» EXERCISE PASSAGE
□ □ □ □ □ □ □
In looking at the human immune system and the economy in the same way, as organic systems, each responds to the toxicity in the environment and adapts accordingly. For the longest time the immune system, like the economy, was characterized as the body's natural defense system against invading, foreign agents and the response of the immune system was to create antibodies to innoculate the body from harm. A more organic way to understnd the immune system is to see it as the ability of the system to adapt to changing and sometimes toxic influences. So it goes with the economy. Adam Smith may have had the notion of that "invisible hand" functioning to keep things going or he could have very well meant that the system adapts according to changes and toxicity in the environment. The more challenges there are to the economy and immune system, the more variations the body can produce. And a healthy body is a very good thing.
Conversely, the present recession may be no more than a common cold that has to run its course. There will be fever and sweats, lack of appetites and motivation, and a general sense of feeling tired. Ultimately, though, when the body politic rebounds, it returns to normal because the immune system is working its magic.
□ □ □ □ □ □ □
» INSTRUCTIONS FOR THE TASK
Answer these questions using the passage on the immune system and the economy:
1. How was the immune system characterized for the longest time?
2. Whose notion of an "invisible hand" does the passage mention?
3. To what does the passage compare the present recession?
The lines that follow have no connection to the passage above.

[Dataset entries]
□ □ □ □ □ □ □
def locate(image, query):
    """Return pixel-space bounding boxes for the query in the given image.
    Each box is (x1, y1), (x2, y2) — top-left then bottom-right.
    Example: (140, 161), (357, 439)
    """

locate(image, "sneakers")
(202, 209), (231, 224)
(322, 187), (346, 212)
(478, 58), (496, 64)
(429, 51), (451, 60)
□ □ □ □ □ □ □
» EXERCISE RESPONSE
1. As the body's natural defense system against invading, foreign agents.
2. Adam Smith's.
3. A common cold that has to run its course.